En allemand surtitré.
« Oui, je suis roi, c'est vrai... trois fois par semaine à peu près. » Alexandre Dumas
Il ne craignait pas la bagarre. Il buvait sec, bouteille après bouteille. Il fit ses débuts sur les planches à quatre ans, dans un ballet où il tenait le rôle de Cupidon ; encore enfant, il s'embarqua comme mousse, mais ne supportant pas la discipline du bord, il fit mine d'être sourd et boiteux avec assez de talent pour tromper tous les médecins. Il interpréta Hamlet pour la première fois à l'âge de quatorze ans, et sa réputation parvint aux oreilles du roi Georges III, qui lui ordonna de paraître à Windsor. Adolescent, il avait travaillé dans un cirque, et s'était cassé les deux jambes pendant un numéro de voltige. Il lui fallait trois femmes dans sa loge, pas moins, pour maintenir son « équilibre spirituel ». Même ses compatriotes le trouvaient excentrique : il avait baptisé son cheval Shylock et aimait à jouer dans son salon avec son lion apprivoisé. À 25 ans, il sauva de la faillite le théâtre de Drury Lane en y interprétant Hamlet, Othello, Macbeth, Shylock, ou Richard III – et ce dernier rôle, au cours d'une tournée dans le Nouveau Monde, lui valut d'être nommé chef honoraire d'une tribu d'Indiens Hurons qui assistèrent à une représentation. Il fut aussi le premier, après deux siècles, à jouer Lear tel que Shakespeare l'avait écrit, renonçant au happy end de Nahum Tate (qui sauve la vie à Cordélia et lui permet d'épouser Edgar). Son adultère en Suisse avec Charlotte Cox, épouse d'un notable de Londres, lui valut un procès retentissant... Bref, Edmund Kean (1787-1833), ivrogne, coureur, incontrôlable et incomparable interprète de Shakespeare, ne fut pas seulement un acteur de génie - il fut aussi la première superstar.
On comprend qu'il ait fasciné ses contemporains : le drame qu'il inspira à Alexandre Dumas père date de trois ans à peine après sa mort.

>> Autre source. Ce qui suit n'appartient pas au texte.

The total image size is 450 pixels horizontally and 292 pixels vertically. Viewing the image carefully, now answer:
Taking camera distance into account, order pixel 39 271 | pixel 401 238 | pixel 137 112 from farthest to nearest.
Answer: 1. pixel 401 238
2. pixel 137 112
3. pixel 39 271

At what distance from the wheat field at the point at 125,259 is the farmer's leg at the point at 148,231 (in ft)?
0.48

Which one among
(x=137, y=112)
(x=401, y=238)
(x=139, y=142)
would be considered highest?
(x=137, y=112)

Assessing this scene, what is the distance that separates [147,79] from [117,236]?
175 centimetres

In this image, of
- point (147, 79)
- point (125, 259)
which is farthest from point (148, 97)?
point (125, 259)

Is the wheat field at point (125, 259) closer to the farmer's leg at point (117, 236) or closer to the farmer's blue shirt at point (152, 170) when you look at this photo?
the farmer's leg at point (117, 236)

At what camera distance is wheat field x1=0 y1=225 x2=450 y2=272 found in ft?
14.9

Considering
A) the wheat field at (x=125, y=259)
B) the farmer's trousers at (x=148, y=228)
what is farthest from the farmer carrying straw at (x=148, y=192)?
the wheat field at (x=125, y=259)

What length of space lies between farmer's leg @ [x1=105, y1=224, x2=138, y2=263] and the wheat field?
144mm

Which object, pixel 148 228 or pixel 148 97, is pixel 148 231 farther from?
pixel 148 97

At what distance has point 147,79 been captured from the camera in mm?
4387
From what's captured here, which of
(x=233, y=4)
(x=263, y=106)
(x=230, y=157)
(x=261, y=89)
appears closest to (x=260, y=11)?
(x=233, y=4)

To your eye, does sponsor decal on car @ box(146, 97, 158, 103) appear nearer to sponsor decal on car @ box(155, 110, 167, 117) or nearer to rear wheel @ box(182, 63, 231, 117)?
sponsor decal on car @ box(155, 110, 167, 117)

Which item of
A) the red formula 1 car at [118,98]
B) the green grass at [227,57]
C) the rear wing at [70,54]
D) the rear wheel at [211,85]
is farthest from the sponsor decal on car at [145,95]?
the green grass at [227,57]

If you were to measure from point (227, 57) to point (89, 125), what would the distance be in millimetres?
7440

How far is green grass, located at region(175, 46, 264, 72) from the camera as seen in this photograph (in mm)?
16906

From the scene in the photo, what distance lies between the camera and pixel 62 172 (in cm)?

Premier spécimen du culte de la célébrité tel que la bourgeoisie l'a développé à l'ère de la révolution industrielle (et qui atteint aujourd'hui son apothéose dans la culture pop), Kean le médiatique en est aussi la première victime : encensé ou crucifié par la presse qui le traquait, colportait ses excès, divulguait ses passions, il ne fut jamais considéré comme un égal par les classes supérieures auxquelles s'adressait son art. Car ce demi-dieu des scènes était, dit-on, le fils d'une prostituée « qui jouait parfois sur scène » et ne connut jamais son père, suicidé peu de mois après sa naissance.
Kean l'outrancier, déchiré entre deux mondes, traquant la vérité de son être à travers ses rôles et vice-versa, vient d'être redécouvert et décapé par Frank Castorf à la Volksbühne, qui a confié le soin de l'interpréter à l'extraordinaire Alexander Scheer. Pour compléter le texte de Dumas, il a puisé dans le Hamlet-machine de Heiner Müller, afin de mieux faire dialoguer l'époque de Kean avec la nôtre, dont il est à bien des égards l'annonciateur.
Comédie en cinq actes d'après Alexandre Dumas et Die Hamletmaschine d'Heiner Müller.
Adaptation : Frank Castorf & Lothar Trolle.